Unfriended is a horror movie told completely through the screen of a single computer. To be more clear, it shows you the “live” monitor of the main character the whole time. The story unfolds through a series of Skype video chats, as well as other popular sites like YouTube and Facebook. The only top site missing was Twitter (maybe because 250 characters wouldn’t add anything of importance). It is an interesting concept, although quite ridiculous. A group of cyber-bullying teenagers are talking online together on the anniversary of a colleague’s suicide when their chat is visited by an unwanted guest. Harassment ensues. I gave it the benefit of the doubt.


I can see many people calling this The Blair Witch Project of the new age. The video calls and status updates explore a whole new format, much like the found footage of a camcorder was a decade ago. I have to hand it to the filmmakers for taking this risk of deviating from the norm. Sure, there have been movies featuring scary people on the internet (see: Fear Dot Com), but no film has ever been this committed to keeping your eyes on the screen within the screen.

Its premise may be creative, but Unfriended is an example of a fresh idea that wasn’t meant to be. The novelty wears off after thirty minutes or so. I didn’t think anything would scare me from the tiny picture-in-picture sized chat screens and I wasn’t proved wrong. The kills were poorly done; obvious digital blood spatters and silly murder weapons. Maybe if I didn’t need to squint to see them be carried out I would have enjoyed them more. The best death comes from something simple: a gun. This scene has by far the most tension and should have been used as the tent pole to model the other killings after. The story goes exactly the route you would expect with no twists or turns. I started getting bored at the end, wanting it to be over already. Some of the most hostile moments include buffering videos, grayed out unclickable web page buttons, and turning out the lights. I find more terror in real life when the video I’m trying to watch won’t stream.

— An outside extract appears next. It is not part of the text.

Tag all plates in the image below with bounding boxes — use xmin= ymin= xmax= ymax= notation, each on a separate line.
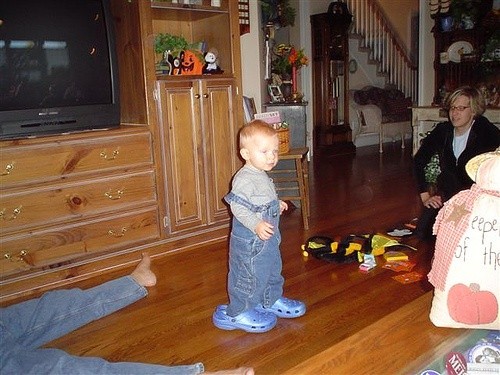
xmin=448 ymin=41 xmax=473 ymax=62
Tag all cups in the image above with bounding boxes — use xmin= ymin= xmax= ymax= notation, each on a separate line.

Digital noise plagues the faces of the teens throughout Unfriended. It gets progressively worse as the film goes on but it never amounts to anything. I was hoping for one kill scene the unsettling static would suddenly take over a character’s whole body, completely engulfing and smothering/crushing them to death. That’s only one thing I would have changed out of many, but I unfortunately don’t have that kind of power (yet). I appreciate the message of Unfriended. It is, in general, to be a better person and treat others with more respect. Not just on social media, but all the time. It’s a shame this idea didn’t have a better movie built around it. Even though I would classify this as a bad movie, I would still recommend a curious viewing by those who have ever felt the spine-chilling notion of someone on the internet not being who or what they seem.